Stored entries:

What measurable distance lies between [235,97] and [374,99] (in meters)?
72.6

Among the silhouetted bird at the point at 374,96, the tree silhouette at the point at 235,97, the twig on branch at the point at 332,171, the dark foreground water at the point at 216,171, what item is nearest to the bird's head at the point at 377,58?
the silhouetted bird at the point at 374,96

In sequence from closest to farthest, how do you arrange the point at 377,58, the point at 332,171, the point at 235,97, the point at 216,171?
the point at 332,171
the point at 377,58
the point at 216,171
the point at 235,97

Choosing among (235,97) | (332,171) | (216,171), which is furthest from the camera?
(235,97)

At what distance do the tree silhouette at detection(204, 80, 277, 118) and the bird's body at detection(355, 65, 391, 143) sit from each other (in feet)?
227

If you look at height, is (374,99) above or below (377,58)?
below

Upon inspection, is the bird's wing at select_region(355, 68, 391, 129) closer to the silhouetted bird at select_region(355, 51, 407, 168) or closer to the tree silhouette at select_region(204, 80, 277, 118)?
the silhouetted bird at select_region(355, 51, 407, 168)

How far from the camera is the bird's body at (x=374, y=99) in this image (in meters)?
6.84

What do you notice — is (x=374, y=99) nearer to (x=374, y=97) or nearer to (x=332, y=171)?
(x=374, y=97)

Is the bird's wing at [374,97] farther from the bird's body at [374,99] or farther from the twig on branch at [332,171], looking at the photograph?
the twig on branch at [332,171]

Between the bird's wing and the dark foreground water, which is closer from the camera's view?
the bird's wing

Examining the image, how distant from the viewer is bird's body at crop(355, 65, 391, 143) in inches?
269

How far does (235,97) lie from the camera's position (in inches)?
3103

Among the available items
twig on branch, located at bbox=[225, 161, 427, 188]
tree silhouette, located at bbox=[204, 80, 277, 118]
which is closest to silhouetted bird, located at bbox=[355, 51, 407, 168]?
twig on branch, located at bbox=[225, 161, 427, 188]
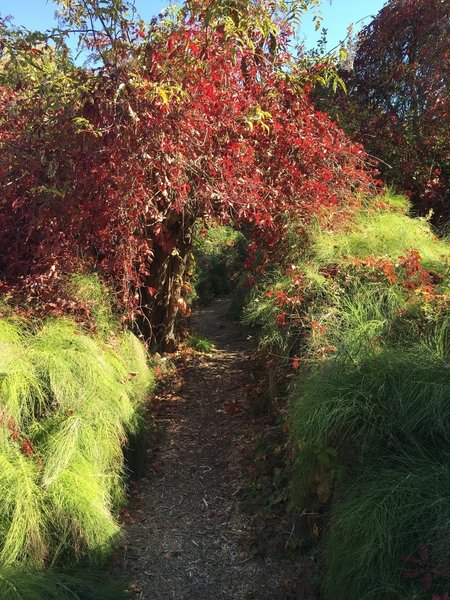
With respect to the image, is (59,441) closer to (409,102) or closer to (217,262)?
(409,102)

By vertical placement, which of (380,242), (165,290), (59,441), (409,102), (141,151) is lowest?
(59,441)

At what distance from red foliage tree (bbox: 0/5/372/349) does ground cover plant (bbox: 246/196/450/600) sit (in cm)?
117

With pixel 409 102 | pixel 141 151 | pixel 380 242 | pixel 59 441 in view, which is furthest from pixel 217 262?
pixel 59 441

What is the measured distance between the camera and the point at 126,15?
13.4ft

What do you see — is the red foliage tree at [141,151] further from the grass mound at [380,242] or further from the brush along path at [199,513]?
the brush along path at [199,513]

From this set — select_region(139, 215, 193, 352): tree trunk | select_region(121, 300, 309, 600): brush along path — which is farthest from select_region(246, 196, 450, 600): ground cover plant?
select_region(139, 215, 193, 352): tree trunk

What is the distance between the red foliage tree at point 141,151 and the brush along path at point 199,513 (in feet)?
4.56

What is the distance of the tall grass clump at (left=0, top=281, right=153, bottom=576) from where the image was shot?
2877 millimetres

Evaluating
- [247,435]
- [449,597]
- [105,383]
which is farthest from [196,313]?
[449,597]

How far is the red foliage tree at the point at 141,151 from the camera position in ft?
12.8

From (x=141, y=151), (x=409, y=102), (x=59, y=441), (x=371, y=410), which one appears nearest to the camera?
(x=371, y=410)

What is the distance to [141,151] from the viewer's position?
3857 mm

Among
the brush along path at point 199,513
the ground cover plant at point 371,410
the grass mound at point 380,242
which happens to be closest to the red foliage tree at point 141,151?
the grass mound at point 380,242

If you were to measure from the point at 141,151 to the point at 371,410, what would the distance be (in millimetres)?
2477
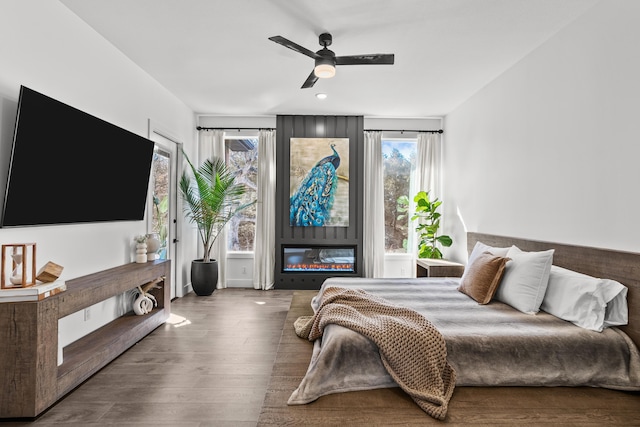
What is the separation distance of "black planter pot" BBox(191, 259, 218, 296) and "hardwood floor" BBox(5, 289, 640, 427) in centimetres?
146

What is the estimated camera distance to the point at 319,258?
5.48 m

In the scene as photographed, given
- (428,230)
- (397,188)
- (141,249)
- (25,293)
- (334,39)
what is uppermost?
(334,39)

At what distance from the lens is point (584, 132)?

**Your goal**
Copy out every one of the records above word for word, omitting the pictures.

**Solution**
What measurable distance lies between [235,97] and [374,99] (in meters)?
72.6

Among the silhouetted bird at the point at 374,96, the tree silhouette at the point at 235,97, the twig on branch at the point at 332,171, the dark foreground water at the point at 216,171, what item is nearest to the bird's head at the point at 377,58?
the silhouetted bird at the point at 374,96

In sequence from closest to farthest, how do you arrange the point at 377,58, the point at 332,171, the point at 235,97, the point at 216,171?
the point at 332,171
the point at 377,58
the point at 216,171
the point at 235,97

Choosing among (235,97) | (332,171) | (216,171), which is furthest from the camera?
(235,97)

At what distance do the tree silhouette at detection(204, 80, 277, 118) and the bird's body at detection(355, 65, 391, 143) sit from each other (in feet)?
227

If you look at height, is (374,99) above or below (377,58)?
below

Upon inspection, is the bird's wing at select_region(355, 68, 391, 129) closer to the silhouetted bird at select_region(355, 51, 407, 168) or closer to the tree silhouette at select_region(204, 80, 277, 118)?
the silhouetted bird at select_region(355, 51, 407, 168)

How far from the camera is the bird's body at (x=374, y=99) in this image (in meters)?
6.84

What do you notice — is (x=374, y=99) nearer to (x=374, y=97) or nearer to (x=332, y=171)?
(x=374, y=97)

Is the bird's wing at [374,97] farther from the bird's body at [374,99] or farther from the twig on branch at [332,171], looking at the photograph?
the twig on branch at [332,171]

Between the bird's wing and the dark foreground water, which is closer from the camera's view?
the bird's wing

Examining the image, how distant from the viewer is bird's body at crop(355, 65, 391, 143) in inches?
269

How far does (235,97) lie from the camera's position (in inches)?
3103

Among the available items
twig on branch, located at bbox=[225, 161, 427, 188]
tree silhouette, located at bbox=[204, 80, 277, 118]
which is closest to silhouetted bird, located at bbox=[355, 51, 407, 168]?
twig on branch, located at bbox=[225, 161, 427, 188]
With respect to the image, is (59,441) closer to (409,102) or closer to (217,262)?
(409,102)

By vertical placement, which of (380,242), (165,290), (59,441), (409,102), (141,151) is lowest?
(59,441)

At what distance from red foliage tree (bbox: 0/5/372/349) does ground cover plant (bbox: 246/196/450/600) sit (in cm)?
117

With pixel 409 102 | pixel 141 151 | pixel 380 242 | pixel 59 441 in view, which is furthest from pixel 217 262?
pixel 59 441

What is the measured distance between the camera and the point at 126,15?
13.4ft

What do you see — is the red foliage tree at [141,151] further from the grass mound at [380,242] or further from the brush along path at [199,513]?
the brush along path at [199,513]

From this set — select_region(139, 215, 193, 352): tree trunk | select_region(121, 300, 309, 600): brush along path — which is farthest from select_region(246, 196, 450, 600): ground cover plant?
select_region(139, 215, 193, 352): tree trunk

What is the distance between the red foliage tree at point 141,151 and the brush along path at point 199,513 (in feet)?
4.56

What is the distance of the tall grass clump at (left=0, top=281, right=153, bottom=576) from where the image was shot?
2877 millimetres

Evaluating
- [247,435]
- [449,597]
- [105,383]
which is farthest from [196,313]?
[449,597]

How far is the red foliage tree at the point at 141,151 from the camera position in ft?
12.8

From (x=141, y=151), (x=409, y=102), (x=59, y=441), (x=371, y=410), which one appears nearest to the camera?
(x=371, y=410)

What is the distance to [141,151] from the viewer's position?
3857 mm

Among
the brush along path at point 199,513
the ground cover plant at point 371,410
the grass mound at point 380,242
which happens to be closest to the red foliage tree at point 141,151?
the grass mound at point 380,242

If you were to measure from the point at 141,151 to the point at 371,410, what would the distance be (in millimetres)?
2477
What is the separation distance of "black planter pot" BBox(191, 259, 218, 296) and "hardwood floor" BBox(5, 289, 640, 427) in centimetres?
146

What is the estimated camera distance to the point at 319,258?
5.48 m

In the scene as photographed, given
- (428,230)
- (397,188)
- (141,249)
- (25,293)
- (334,39)
what is uppermost?
(334,39)

At what distance from the lens is point (584, 132)?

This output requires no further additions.